- February 12, 2008
- Posted by: Dave Kurlan
- Category: Understanding the Sales Force
I remember speaking at my first Inc. Magazine Growing the Company Conference back in 1994. 14 years ago, my primary message, the power of evaluating the sales force, was novel. Even though the concept was brand new it was well received however, the standing room only crowd was comprised of only 100 Presidents. The other 9,900,900 or so company presidents were still in the dark.
Today the sales force evaluation is a necessary, logical and helpful first step in the sales force development process. It quickly identifies all of the issues, both obvious and hidden, people as well as sytems, processes and strategies, with well thought out explanations and actions. A company can easily work on the actionable items for a few years without running out of things to improve.

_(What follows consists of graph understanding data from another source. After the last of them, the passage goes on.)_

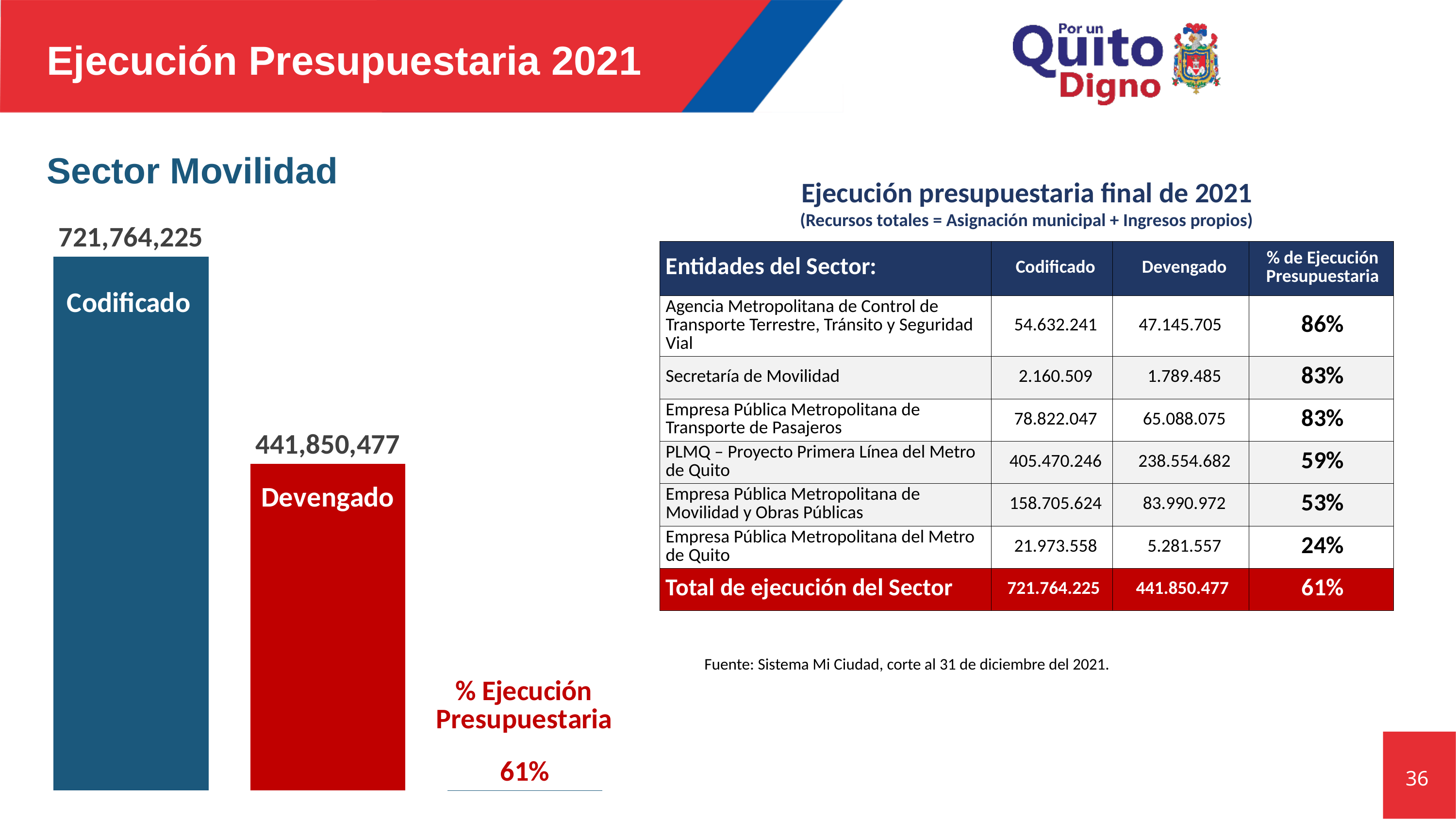
What is the value of the Devengado bar in the Sector Movilidad chart? 441,850,477 Which bar in the Sector Movilidad chart is the lowest? Devengado In the Sector Movilidad chart, is the Codificado value larger or smaller than the Devengado value? larger What % Ejecución Presupuestaria is shown next to the bars in the Sector Movilidad chart? 61% What colour is the Codificado bar in the Sector Movilidad chart? blue What kind of chart is shown under the heading Sector Movilidad? bar chart Do the bar values in the Sector Movilidad chart rise or fall from Codificado to Devengado? fall How many bars are plotted in the Sector Movilidad chart? 2 What colour is the Devengado bar in the Sector Movilidad chart? red What is the difference between the Codificado and Devengado values in the Sector Movilidad chart? 279,913,748 Which bar in the Sector Movilidad chart is the highest? Codificado What is the value of the Codificado bar in the Sector Movilidad chart? 721,764,225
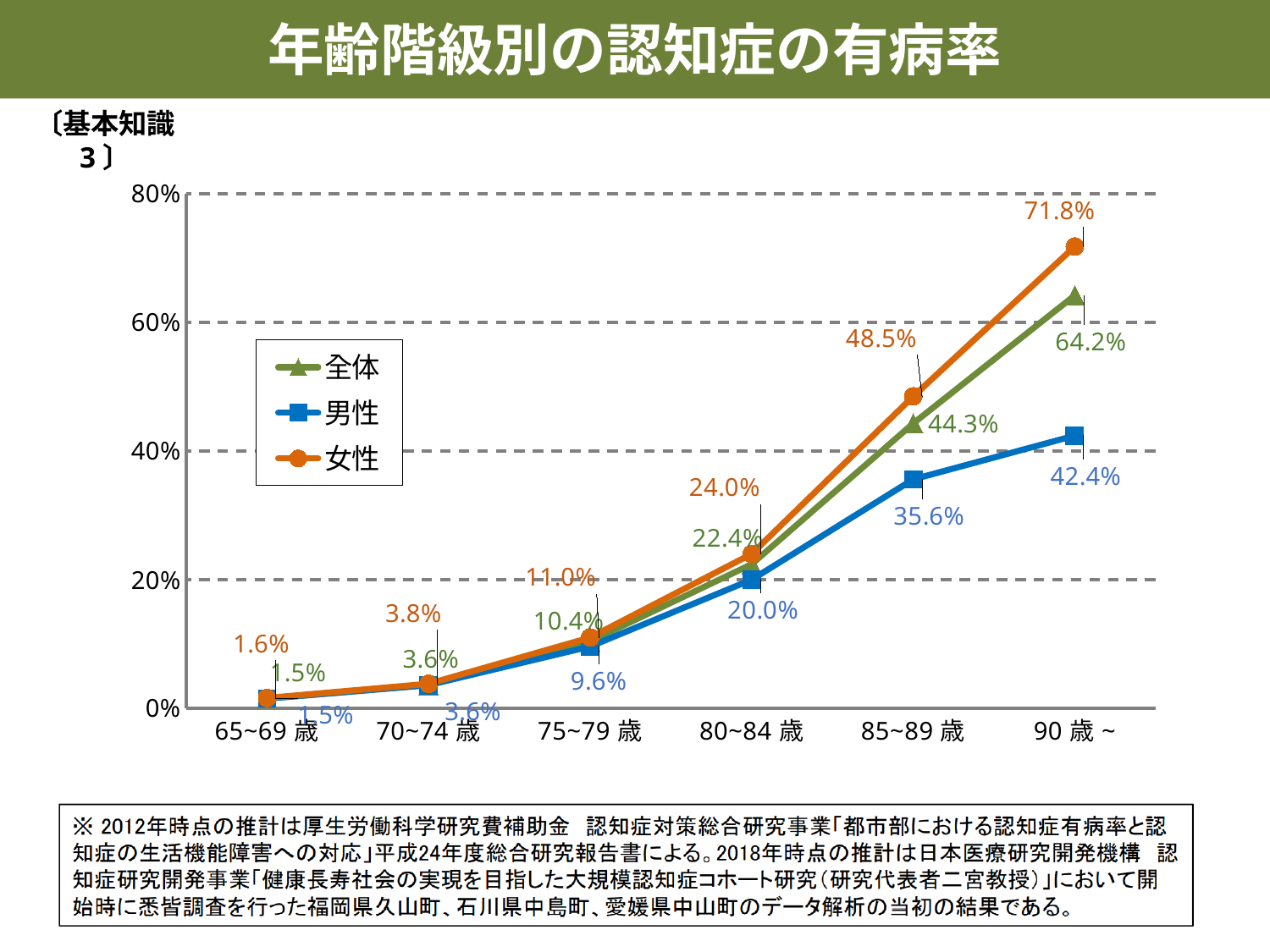
What is the value for 女性 in the 90歳~ age group? 71.8% What is the value for 男性 in the 85~89歳 age group? 35.6% What is the value for 女性 in the 75~79歳 age group? 11.0% Do the values for 全体 rise or fall as age increases along the x axis? rise How many age categories are shown on the x axis? 6 Which age group has the lowest value for 女性? 65~69歳 What is the value for 全体 in the 80~84歳 age group? 22.4% Which age group has the highest value for 男性? 90歳~ How many series does the legend list? 3 What type of chart is shown on the slide? line chart In the 85~89歳 age group, which is larger, the value for 女性 or the value for 男性? 女性 What is the difference between the 女性 and 男性 values in the 90歳~ age group? 29.4%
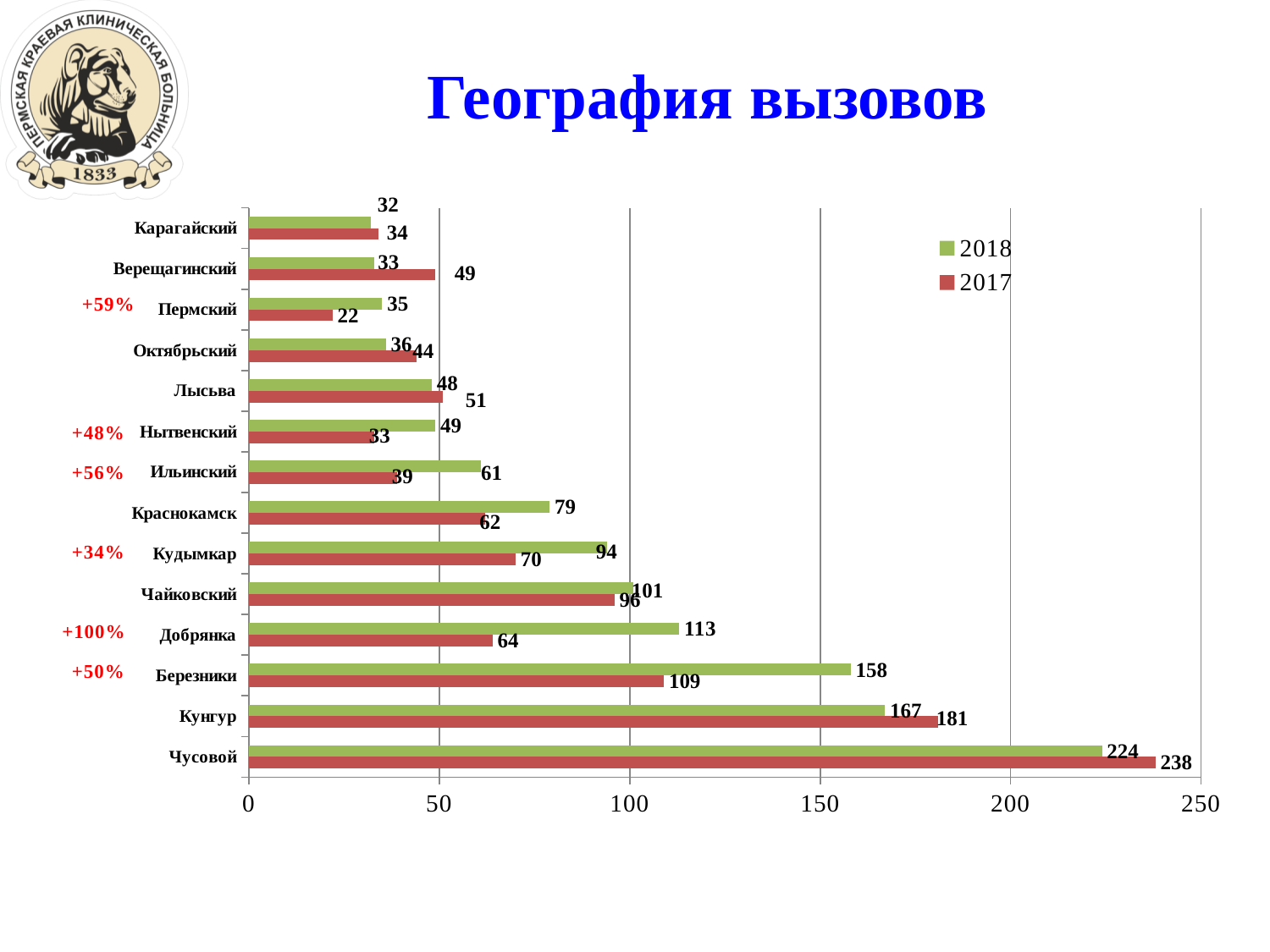
How many categories are shown on the chart? 14 What is the 2018 value for Добрянка? 113 What is the difference between the 2018 and 2017 values for Березники? 49 What is the 2017 value for Кунгур? 181 What type of chart is shown on the slide? bar chart What is the title of the chart? География вызовов Which category has the highest 2018 value? Чусовой What is the 2017 value for Ильинский? 39 Which category has the lowest 2017 value? Пермский Which is larger for Чайковский, the 2018 value or the 2017 value? 2018 How many series does the legend list? 2 What is the difference between the 2017 and 2018 values for Чусовой? 14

What’s changed? We know more. It’s been evangelized. Pleased clients have talked it up. Companies know about us. It’s more or less the standard thing to do rather than the novel, scary thing to do. And we haven’t rested on our laurels. Even though we were first, we’ve continued to enhance it, push the envelope, and remain way out in front of the curve.
The only challenge to this is resistance. I learned from Bob Kriegel, author of three great business books, that people resist for one of four reasons:
- Fear
- Complacency
- What’s in it for me?
- Dumped Down on Them (Pigeon effect)
Sales Managers tend to resist up front – they don’t want any part of a process that could possibly reflect badly upon them. Salespeople tend to resist later, when they aren’t ready to agree with an accurate finding. Presidents and CEO’s tend not to resist at all and, if change is to take place, they are the ones that need to drive the process. If those who report to them resist, strong CEO’s will push and pull them along while weak CEO’s may fear the push-back, giving validity to the resistance movement and preventing change from ever taking place.
Growing a company is all about change. It’s never about standing pat. Do you embrace change, always look for a better, more efficient, more effective way to get the result you’re after or do you embrace the status-quo?